I was rather inclined, when I spoke before in Committee, to think that the way to do this was by a statute of the UK Parliament. Mr Russell indicated, when he spoke to a committee of the other place recently, that it does not require the consent of the Scottish Parliament, although the Sewel convention arrangements are in place. I was of the view that that would be the better way to proceed, because it is fairly simple and straightforward. On the other hand, there are different situations for the different areas of policy where this is required—I think it is 24 or 26 areas of policy—and it seems right that if some are easy to fix, they should be fixed at once, and if some are more difficult, that may take a little longer. So separate instruments are appropriate, rather than necessarily waiting for an Act of the UK Parliament that would embrace the whole lot. I think this is a reasonable arrangement and the best we can achieve. I do not think the UK Government can do any better than this. They have certainly done all that I have asked for, and I hope it will be acceptable to the Government of Scotland. I still hope that maybe, in the light of all the discussion, it may be possible for the Scottish Government to accept it as not in any way seeking to undermine the devolution settlement. It is a method of conforming to the devolution settlement that is practical in the very special arrangements that exist at this time.
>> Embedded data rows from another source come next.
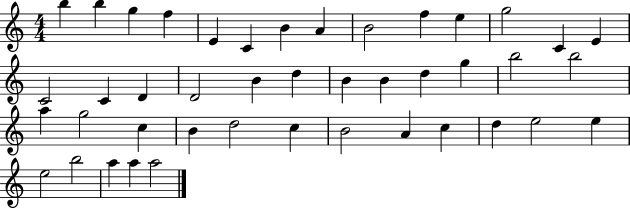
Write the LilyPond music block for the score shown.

{
  \clef treble
  \numericTimeSignature
  \time 4/4
  \key c \major
  b''4 b''4 g''4 f''4 | e'4 c'4 b'4 a'4 | b'2 f''4 e''4 | g''2 c'4 e'4 | \break c'2 c'4 d'4 | d'2 b'4 d''4 | b'4 b'4 d''4 g''4 | b''2 b''2 | \break a''4 g''2 c''4 | b'4 d''2 c''4 | b'2 a'4 c''4 | d''4 e''2 e''4 | \break e''2 b''2 | a''4 a''4 a''2 | \bar "|."
}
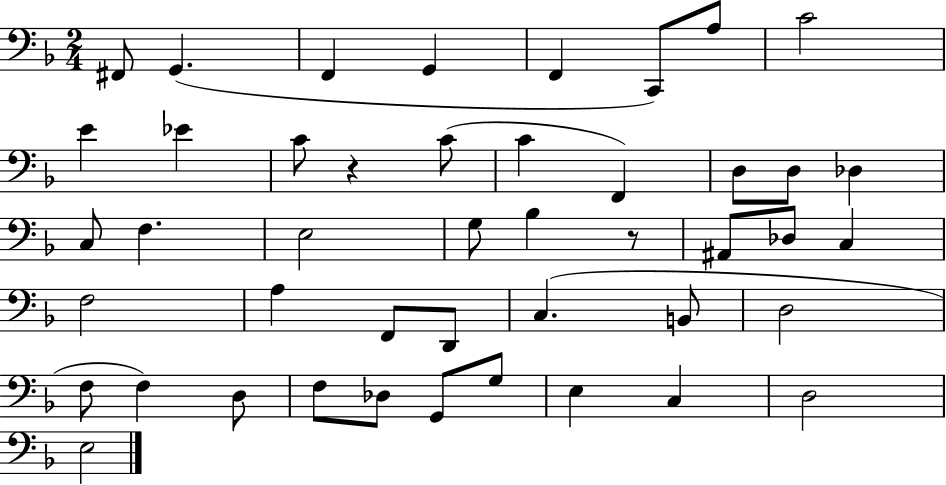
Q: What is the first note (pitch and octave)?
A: F#2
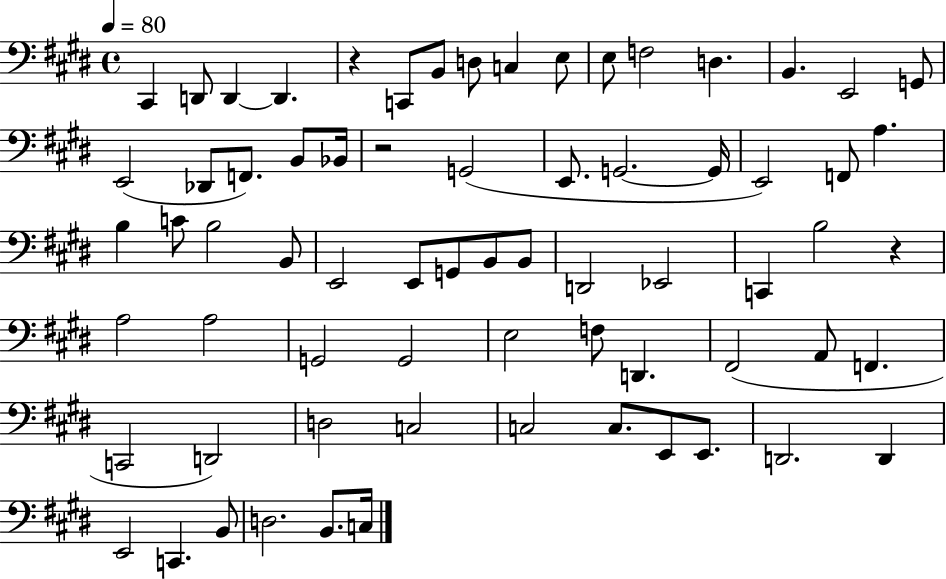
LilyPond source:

{
  \clef bass
  \time 4/4
  \defaultTimeSignature
  \key e \major
  \tempo 4 = 80
  cis,4 d,8 d,4~~ d,4. | r4 c,8 b,8 d8 c4 e8 | e8 f2 d4. | b,4. e,2 g,8 | \break e,2( des,8 f,8.) b,8 bes,16 | r2 g,2( | e,8. g,2.~~ g,16 | e,2) f,8 a4. | \break b4 c'8 b2 b,8 | e,2 e,8 g,8 b,8 b,8 | d,2 ees,2 | c,4 b2 r4 | \break a2 a2 | g,2 g,2 | e2 f8 d,4. | fis,2( a,8 f,4. | \break c,2 d,2) | d2 c2 | c2 c8. e,8 e,8. | d,2. d,4 | \break e,2 c,4. b,8 | d2. b,8. c16 | \bar "|."
}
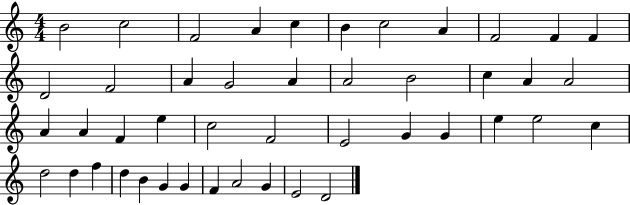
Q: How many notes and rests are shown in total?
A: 45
Reference has been made to the comments of the First Minister on Scottish Tories. I am a lifetime citizen of Scotland, our home has always been there and, as your Lordships know, my legal training, like that of the noble and learned Lord, Lord Hope, was in the Scottish system. We regard ourselves—certainly I regard myself and I am sure it is the same for my noble and learned friend—as loyal citizens of Scotland and to suggest that we want to destroy devolution is, I think, slightly less than fully true. When I was Lord Chancellor, Sir John Major, as he is now, was Prime Minister and he said he did not want the Lord Chancellor to be involved in the nitty-gritty of party politics. I have tried to follow that ever since and I have never taken any part, recently, in public Scottish politics.